Document segment:
========

MIXOLOGY

Mixology

By Adrian Matejka

Reviewed by Jorge Antonio Vallejos

I remember hearing the compliment of compliments in terms of writing a couple of years ago.  It was about Nobel Prize winner Orhan Pamuk.  A writer (whose name I can’t remember) at the International Festival of the Authors in Toronto said of Pamuk, “I don’t need to go to Turkey, Orhan Pamuk has already taken me there.” 

As a traveler I would dispute that statement. 

As a writer I was impressed, and I quickly looked into who this writer of writers, Orhan Pamuk, was.

Good writing takes you places.  Adrian Matejka, author of Mixology, winner of the National Poetry Series 2008 (USA), takes you into his life as a mixed-race man. 

As a mixed-race person myself, I felt at home.

Do The Right Thing, a poem about Matejka meeting famed Black director Spike Lee, is a punch in the gut.  If you know film the name attracts you.  If you know of Spike Lee, you know he’s intense. 

In Do The Right Thing (the poem) Lee does nothing but wrong!

After a dispute over merchandise at a Black Expo—Matejka challenging Lee over a “Free South Africa” t-shirt—the famed director barks:

Why you care?  You ain’t even black.

An expo goer follows by saying, Damn Spike, that ain’t right.

Matejka ends by describing his ill feelings at that moment as “the missed free throw feeling in my chest.”

You’re never enough as a mixed-race person.  One group says you look more like this, another group says you sound more like that, all groups bounce your identity around like a pinball in a never-ending game.

========

Data supplied:
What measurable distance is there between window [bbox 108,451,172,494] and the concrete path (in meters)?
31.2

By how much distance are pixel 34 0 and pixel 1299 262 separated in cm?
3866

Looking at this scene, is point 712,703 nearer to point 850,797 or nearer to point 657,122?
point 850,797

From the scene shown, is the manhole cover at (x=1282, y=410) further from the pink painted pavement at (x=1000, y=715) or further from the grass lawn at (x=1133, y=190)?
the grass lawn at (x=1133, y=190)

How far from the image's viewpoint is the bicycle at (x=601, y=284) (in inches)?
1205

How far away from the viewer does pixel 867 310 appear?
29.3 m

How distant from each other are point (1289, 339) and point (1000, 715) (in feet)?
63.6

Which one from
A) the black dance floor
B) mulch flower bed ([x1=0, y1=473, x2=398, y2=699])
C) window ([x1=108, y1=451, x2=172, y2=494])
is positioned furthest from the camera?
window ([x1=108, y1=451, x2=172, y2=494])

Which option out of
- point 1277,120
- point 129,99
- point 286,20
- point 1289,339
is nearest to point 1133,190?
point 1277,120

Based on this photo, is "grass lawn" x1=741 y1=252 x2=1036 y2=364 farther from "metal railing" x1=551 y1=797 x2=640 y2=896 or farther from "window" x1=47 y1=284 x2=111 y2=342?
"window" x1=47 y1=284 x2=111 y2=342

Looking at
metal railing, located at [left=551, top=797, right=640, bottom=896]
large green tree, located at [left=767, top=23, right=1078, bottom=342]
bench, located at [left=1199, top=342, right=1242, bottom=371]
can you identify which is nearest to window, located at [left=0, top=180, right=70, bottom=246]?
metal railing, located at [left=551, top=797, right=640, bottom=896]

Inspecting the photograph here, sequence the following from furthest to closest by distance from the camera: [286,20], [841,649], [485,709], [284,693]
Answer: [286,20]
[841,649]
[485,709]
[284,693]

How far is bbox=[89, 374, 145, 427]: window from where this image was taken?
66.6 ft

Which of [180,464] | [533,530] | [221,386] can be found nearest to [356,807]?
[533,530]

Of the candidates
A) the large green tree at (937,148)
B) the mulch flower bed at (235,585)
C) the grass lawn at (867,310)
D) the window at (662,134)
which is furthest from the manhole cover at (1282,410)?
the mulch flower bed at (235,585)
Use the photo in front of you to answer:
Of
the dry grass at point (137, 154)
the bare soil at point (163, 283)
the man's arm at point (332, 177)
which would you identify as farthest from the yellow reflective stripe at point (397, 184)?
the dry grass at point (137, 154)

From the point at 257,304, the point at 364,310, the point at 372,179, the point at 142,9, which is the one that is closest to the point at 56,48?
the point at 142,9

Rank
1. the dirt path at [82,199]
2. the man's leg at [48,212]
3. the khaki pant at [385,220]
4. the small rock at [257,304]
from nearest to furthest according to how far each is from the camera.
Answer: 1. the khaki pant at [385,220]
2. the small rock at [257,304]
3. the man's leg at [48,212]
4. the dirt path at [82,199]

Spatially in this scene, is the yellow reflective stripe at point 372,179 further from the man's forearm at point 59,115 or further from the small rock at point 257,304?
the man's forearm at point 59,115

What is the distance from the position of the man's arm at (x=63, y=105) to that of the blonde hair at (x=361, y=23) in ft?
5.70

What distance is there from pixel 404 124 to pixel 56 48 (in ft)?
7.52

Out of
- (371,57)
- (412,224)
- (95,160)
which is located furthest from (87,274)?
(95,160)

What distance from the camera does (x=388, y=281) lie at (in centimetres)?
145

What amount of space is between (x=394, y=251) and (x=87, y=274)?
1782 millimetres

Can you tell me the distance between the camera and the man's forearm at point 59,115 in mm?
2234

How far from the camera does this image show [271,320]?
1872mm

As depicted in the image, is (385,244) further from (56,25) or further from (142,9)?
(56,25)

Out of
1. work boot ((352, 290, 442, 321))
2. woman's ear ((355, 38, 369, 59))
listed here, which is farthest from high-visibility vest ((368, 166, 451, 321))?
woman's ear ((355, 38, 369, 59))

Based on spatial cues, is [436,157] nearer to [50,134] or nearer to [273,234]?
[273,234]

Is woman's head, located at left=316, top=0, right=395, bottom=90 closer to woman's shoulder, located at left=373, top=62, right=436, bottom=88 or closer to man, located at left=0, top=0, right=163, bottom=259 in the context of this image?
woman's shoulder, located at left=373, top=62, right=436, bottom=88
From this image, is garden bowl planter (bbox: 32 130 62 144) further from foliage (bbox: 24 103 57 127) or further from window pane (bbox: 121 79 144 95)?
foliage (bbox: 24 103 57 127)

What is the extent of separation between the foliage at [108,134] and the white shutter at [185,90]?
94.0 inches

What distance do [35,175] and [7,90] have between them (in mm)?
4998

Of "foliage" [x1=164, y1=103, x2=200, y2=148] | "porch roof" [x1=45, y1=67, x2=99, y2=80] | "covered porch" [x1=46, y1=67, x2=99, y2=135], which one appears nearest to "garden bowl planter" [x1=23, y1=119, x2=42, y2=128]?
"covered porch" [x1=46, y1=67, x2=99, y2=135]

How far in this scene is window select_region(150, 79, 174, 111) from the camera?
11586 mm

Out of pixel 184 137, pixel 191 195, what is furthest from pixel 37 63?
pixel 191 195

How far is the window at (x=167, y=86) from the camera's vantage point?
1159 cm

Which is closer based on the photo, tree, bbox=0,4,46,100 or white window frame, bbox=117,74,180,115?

========

Tasks to complete:
[1] Reproduce the review of Mixology starting at "In Do The Right" and ending at "that ain’t right.".
[2] Summarize the review of Mixology in two sentences.

Per-task outputs:
[1]
In Do The Right Thing (the poem) Lee does nothing but wrong!

After a dispute over merchandise at a Black Expo—Matejka challenging Lee over a “Free South Africa” t-shirt—the famed director barks:

Why you care?  You ain’t even black.

An expo goer follows by saying, Damn Spike, that ain’t right.

[2] Adrian Matejka's Mixology, winner of the National Poetry Series 2008, takes readers into his life as a mixed-race man, and the mixed-race reviewer felt at home in it. The review singles out the poem Do The Right Thing, in which Spike Lee, after Matejka challenges him over a "Free South Africa" t-shirt at a Black Expo, says Matejka isn't even black, leaving him with "the missed free throw feeling in my chest."